INSTRUCTIONS FOR THE TASK —
Return the full listing below word for word, leaving every line as it stands.

----

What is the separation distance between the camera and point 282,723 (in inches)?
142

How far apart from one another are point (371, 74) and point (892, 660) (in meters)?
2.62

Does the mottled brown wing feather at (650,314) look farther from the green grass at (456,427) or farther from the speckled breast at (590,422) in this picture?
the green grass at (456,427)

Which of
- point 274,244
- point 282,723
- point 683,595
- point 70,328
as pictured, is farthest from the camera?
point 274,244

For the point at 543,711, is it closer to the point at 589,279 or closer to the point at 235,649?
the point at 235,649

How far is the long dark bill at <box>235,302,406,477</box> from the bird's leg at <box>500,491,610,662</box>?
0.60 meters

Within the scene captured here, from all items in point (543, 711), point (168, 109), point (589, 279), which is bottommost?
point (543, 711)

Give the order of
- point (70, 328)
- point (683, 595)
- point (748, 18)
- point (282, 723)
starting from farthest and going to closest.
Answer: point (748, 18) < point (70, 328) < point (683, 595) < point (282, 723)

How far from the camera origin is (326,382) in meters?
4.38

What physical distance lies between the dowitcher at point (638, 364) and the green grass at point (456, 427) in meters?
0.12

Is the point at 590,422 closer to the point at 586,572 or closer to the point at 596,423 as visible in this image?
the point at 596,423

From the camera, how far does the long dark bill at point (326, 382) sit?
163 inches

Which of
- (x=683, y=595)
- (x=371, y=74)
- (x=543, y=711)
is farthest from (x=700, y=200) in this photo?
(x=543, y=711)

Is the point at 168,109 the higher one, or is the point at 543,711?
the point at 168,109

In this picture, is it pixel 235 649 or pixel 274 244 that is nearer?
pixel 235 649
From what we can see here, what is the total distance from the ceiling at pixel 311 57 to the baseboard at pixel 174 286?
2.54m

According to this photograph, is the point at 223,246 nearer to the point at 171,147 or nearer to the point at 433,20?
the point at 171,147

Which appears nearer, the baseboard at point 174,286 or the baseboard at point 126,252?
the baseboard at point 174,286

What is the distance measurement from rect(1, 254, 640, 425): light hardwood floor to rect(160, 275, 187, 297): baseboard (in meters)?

----

SOLUTION TO THIS TASK —
What is the separation distance between the camera and point 282,723 (in inches)?
142

How far apart from one another are point (371, 74) and point (892, 660) (in meters)?
2.62

Does the mottled brown wing feather at (650,314) look farther from the green grass at (456,427) or farther from the speckled breast at (590,422) in this picture?
the green grass at (456,427)

Which of
- point 274,244
- point 282,723
- point 683,595
- point 70,328
as pictured, is farthest from the camera?
point 274,244

For the point at 543,711, is it closer to the point at 589,279 or closer to the point at 235,649?
the point at 235,649

How far is the long dark bill at <box>235,302,406,477</box> from the bird's leg at <box>500,491,610,662</box>?
0.60 meters

Within the scene captured here, from all items in point (543, 711), point (168, 109), point (589, 279), which is bottommost?
point (543, 711)

Give the order of
- point (70, 328)
- point (683, 595)
- point (748, 18)
- point (282, 723)
starting from farthest and going to closest.
Answer: point (748, 18) < point (70, 328) < point (683, 595) < point (282, 723)

How far from the camera origin is (326,382) in meters?
4.38

What physical distance lies between the dowitcher at point (638, 364) and the green grass at point (456, 427) in meters?
0.12

Is the point at 590,422 closer to the point at 586,572 or closer to the point at 596,423 as visible in this image?
the point at 596,423

From the camera, how far does the long dark bill at point (326, 382) sit?
163 inches

Which of
- (x=683, y=595)
- (x=371, y=74)
- (x=543, y=711)
is farthest from (x=700, y=200) in this photo?
(x=543, y=711)

Is the point at 168,109 the higher one, or is the point at 543,711?
the point at 168,109

In this picture, is it pixel 235 649 or pixel 274 244 that is nearer?
pixel 235 649
From what we can see here, what is the total distance from the ceiling at pixel 311 57 to the baseboard at pixel 174 286?
2.54m

According to this photograph, is the point at 223,246 nearer to the point at 171,147 or nearer to the point at 433,20?
the point at 171,147

Which appears nearer, the baseboard at point 174,286 or the baseboard at point 126,252?
the baseboard at point 174,286

What is the distance measurement from rect(1, 254, 640, 425): light hardwood floor to rect(160, 275, 187, 297): baseboard (in meters)?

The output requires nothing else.